The change is being heralded as “revolutionary” by advocates. One Canadian psychologist told Canada’s National Observer that the news was in fact, “the greatest leap forward in mental-health care since the invention of psychotherapy.” Because of its designated emergency status, the Special Access Program is also designed to be waitlist free, with all applications processed within two days of submission by a doctor, which is especially positive for patients dealing with terminal illness, who don’t have the time to wait through the current lengthy bureaucratic process of applying for medical exemptions (the new amendment is a reversal of a previous 2013 policy from Health Canada that required a letter of authorisation in order to obtain controlled substances for therapeutic means).
However, though this change is a revolutionary step forward in improving access to these drugs when treating mental health issues like severe depression, the fact that it’s the first of its kind leads some to believe that most applications, apart from the most severe cases, will be rejected.

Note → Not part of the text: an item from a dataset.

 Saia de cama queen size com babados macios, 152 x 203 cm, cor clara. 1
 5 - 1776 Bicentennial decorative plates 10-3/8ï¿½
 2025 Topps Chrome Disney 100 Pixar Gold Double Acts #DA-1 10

The positive impact of restricted substances in a controlled environment has been shown in various studies to reduce suicidality amongst marginalised groups of women, alleviate opioid dependency, and even help alcohol addiction – as discussed in a piece we published just last week. According to a study conducted at the Leiden University in The Netherlands, microdosing psychedelics can also help improve creative thinking by assisting ‘out-of-the-box alternative solutions to a problem’ as well as ‘an improvement in convergent thinking’. And further studies at the NIH have investigated the link between microdosing both psychedelic and non-psychedelic drugs can help treat PTSD and severe depression.

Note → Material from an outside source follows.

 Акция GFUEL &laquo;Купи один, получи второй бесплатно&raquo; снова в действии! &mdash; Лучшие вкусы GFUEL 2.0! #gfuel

Dr Michael Verbora, who works at the psychedelic assisted therapy centre Field Trip Health in Toronto, filed his first patient application this week. “We still have a huge amount of work to do because these medicines could really, really revolutionise the entire mental health-care field,” he told the National Observer. “I don’t want to get too far ahead of where the science is … but I do really, really believe that if people have a process to start their own healing, it can lead to a much better world for most people.”